It might not mean much or be relevant but I was recently in your boat with a TH350 mated to a 73 350 engine. I ended up buying a TCI Streetfighter TH350 with a saturday night special torque converter. Couldn't be more happier with it as it brought my car back to life. 

I would say do a ton of research and really understand what your driving habits/intentions are going to be for your car. It will go a long way in terms of it feeling the way you want it to be....

Is it going to be a daily driver?
Track queen?
Are you looking for extra gears to get better gas mileage?
Do you want to be strong off the line or at upper rpms?
How much are you trying to truly spend?

Questions like that you'll likely have to be honest with yourself before determining whether or not its worth switching from auto to manual etc.


----------



## MADELINE GTO (Aug 2, 2016)

Hello JESchulte. So I have a 1967 HT GTO that my mom bought brand new. The frame has over 500,000 miles on it easy! I have been driving the car "legally" since 1996. Stock the car came with the HO 400 and a TH400. Original motor and trans are long gone. Everything underneath the car is completely been redone. Its going through a frame-off-purpose-build. Anyways it sounds like for what you described, have the TH400 completely rebuilt to at least OEM specs, and I would recommend having the rear end rebuilt and a person below mentioned 2:56 gears. I ran 2:56 gears with a TH400 for like 15 years. Get a converter with almost no stall and you will set yourself up for decent gas mileage. Pontiac's don't breathe well stock so I would at least recommend putting long tube headers on it, and a high flow muffler. If you don't want super loud high's, I ran Flowmaster 3-chambers for about 15 years as well through turn downs and I set off car alarms everywhere. You will save a SHIT LOAD of money for the more work you can do yourself. Even removing the rear end and transmission to bring somewhere for rebuilding will save you a TON of cash. I was 18 when I got that car set up the way I previously described. FAST FORWARD to me at 38 years old today. I've been married and divorced twice. Won't get married again, no kids and my second divorce was caused by my WHORE exwife who thought it was a great idea to start banging a married coworker with 4 kids behind my back. Luckily I live in California where divorce laws are pretty much equal for both sides regardless of who did what. So instead of doing the smart thing like saving my money for retirement, I put a chunk into my GTO and wanted to take it the next level.

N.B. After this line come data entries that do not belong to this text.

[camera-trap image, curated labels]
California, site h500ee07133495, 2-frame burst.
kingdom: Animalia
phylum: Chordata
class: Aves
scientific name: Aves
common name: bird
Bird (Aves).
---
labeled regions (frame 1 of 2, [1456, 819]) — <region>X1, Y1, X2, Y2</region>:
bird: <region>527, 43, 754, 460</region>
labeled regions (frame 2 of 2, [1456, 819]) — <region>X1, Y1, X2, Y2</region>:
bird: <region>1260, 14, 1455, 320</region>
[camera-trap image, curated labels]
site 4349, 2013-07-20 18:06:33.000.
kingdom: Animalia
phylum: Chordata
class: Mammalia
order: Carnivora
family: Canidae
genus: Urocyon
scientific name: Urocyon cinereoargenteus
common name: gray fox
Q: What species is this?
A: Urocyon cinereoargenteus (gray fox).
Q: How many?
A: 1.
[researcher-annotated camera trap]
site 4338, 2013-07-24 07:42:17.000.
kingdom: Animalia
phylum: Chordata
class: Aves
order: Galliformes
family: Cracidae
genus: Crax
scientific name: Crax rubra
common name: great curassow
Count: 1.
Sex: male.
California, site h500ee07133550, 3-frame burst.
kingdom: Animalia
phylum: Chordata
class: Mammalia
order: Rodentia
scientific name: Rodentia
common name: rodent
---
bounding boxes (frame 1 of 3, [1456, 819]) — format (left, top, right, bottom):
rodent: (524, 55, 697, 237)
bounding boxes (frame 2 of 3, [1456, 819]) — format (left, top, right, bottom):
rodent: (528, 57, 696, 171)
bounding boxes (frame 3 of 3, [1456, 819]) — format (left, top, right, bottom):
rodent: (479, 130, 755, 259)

Currently the car is being converted. I have a freshly built 406 with Edelbrock aluminum round port heads and a host of other goodies. New suspension, 4 wheel disc brakes. The drive line will be a TRMEC TKO 600 5-spd connected to a CURRIE built Ford 9" packed with 3.90 gears and Ford's TRU-TRAK posi-traction system. I have rebuilt that motor from the block 4 times since I've had that car. I have always worked on it front to back. But to put a 5-spd in, there is a LOT of fabrication that needs to be done, and a lot of other things may "pop" up when you take on a task like that. Luckily I had the money and found a shop that I trusted to do the work. There is no aftermarket kit to put those parts on my car. It was all fabbed from scratch. TREMEC is wider than my TCI TH400 so they had to cut the transmission hump out, no more center console. My floors were rusted so I had them completely replaced so there is stablitly and more safe area to weld to. I ditched the stock transmission brace and used a custom made tubular steel one. Driveshaft has not even been cut yet because the tranny and motor are not in the car yet. My point is, to put a 5spd in realistically you will spend at least $7000 in parts easy and probably $10000 in labor. My car is going to be a road car, and drag car, but its my mother's first car so I did not flinch dumping a shit load of cash into it because now it will last another 50 years and when I sell it, someone will appreciate all the work that went into it. If you have other questions I would be happy to answer them the best I can. Cars are a money pit, save your money. You have your whole life to enjoy cars so if money is tight, spend wisely.


----------